Selon l'invention, Z peut être le phosphore ou le silicium.
Un catalyseur préféré est à base d'un MHOl dans lequel Z est le silicium et contenant un métal du groupe VIB et un métal du groupe VIlI. Avantageusement, le métal du groupe VlB est le tungstène ou le molybdène et le métal du groupe VIII est le cobalt ou le nickel. De façon encore plus avantageuse, le métal du groupe VlB est le tungstène.

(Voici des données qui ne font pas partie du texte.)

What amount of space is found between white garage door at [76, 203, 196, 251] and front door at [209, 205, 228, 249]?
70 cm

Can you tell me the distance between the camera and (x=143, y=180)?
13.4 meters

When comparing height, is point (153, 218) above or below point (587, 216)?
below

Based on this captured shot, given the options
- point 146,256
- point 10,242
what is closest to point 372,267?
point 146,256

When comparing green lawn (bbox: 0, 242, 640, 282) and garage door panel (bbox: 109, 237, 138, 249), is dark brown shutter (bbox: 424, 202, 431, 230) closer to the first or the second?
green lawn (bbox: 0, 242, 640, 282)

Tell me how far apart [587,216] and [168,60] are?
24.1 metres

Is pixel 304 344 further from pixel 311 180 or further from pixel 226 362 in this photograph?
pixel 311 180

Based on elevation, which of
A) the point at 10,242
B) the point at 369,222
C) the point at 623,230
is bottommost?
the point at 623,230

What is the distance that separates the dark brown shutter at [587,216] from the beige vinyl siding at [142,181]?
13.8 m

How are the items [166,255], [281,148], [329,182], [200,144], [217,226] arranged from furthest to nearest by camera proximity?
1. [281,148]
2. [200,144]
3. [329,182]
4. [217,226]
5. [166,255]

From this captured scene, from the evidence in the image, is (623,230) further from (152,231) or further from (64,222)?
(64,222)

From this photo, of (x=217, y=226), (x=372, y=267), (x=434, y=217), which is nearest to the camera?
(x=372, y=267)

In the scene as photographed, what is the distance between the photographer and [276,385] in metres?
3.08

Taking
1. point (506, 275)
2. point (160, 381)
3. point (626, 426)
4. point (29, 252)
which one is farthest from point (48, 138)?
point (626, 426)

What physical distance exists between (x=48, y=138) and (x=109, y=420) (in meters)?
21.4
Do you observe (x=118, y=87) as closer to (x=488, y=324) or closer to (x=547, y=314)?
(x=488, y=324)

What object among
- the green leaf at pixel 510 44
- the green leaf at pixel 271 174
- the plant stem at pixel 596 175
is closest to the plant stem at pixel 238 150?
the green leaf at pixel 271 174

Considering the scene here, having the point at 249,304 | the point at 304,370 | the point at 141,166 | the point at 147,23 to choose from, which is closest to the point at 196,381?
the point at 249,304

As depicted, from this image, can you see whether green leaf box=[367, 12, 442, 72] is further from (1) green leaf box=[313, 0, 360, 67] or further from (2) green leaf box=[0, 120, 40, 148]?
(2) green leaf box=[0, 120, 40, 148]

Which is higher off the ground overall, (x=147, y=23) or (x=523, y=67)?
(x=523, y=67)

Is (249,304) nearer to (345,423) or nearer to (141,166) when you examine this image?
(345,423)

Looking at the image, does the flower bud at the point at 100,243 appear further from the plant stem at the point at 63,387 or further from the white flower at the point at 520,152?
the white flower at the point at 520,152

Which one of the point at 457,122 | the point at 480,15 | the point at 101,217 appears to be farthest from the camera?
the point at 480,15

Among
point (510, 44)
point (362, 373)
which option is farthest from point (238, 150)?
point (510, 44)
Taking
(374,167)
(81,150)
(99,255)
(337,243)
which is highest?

Quand Z est le silicium, un autre catalyseur préféré contient en outre un élément dopant choisi dans le groupe constitué des éléments phosphore, silicium, bore et halogènes du groupe VIIA, et de manière encore plus préférée l'élément dopant est le phosphore, le silicium ou le bore.
Un catalyseur préféré est à base d'un MHOI dans lequel Z est le phosphore et contenant un métal du groupe VIB et un métal du groupe VIII. Avantageusement, le métal du groupe VIB est le tungstène ou le molybdène et le métal du groupe VIII est le cobalt ou le nickel.
Quand Z est le phosphore, un autre catalyseur préféré contient en outre un élément dopant choisi dans le groupe constitué des éléments phosphore, silicium, bore et halogènes du groupe VIIA, et de manière encore plus préférée l'élément dopant est le phosphore, le silicium ou le bore.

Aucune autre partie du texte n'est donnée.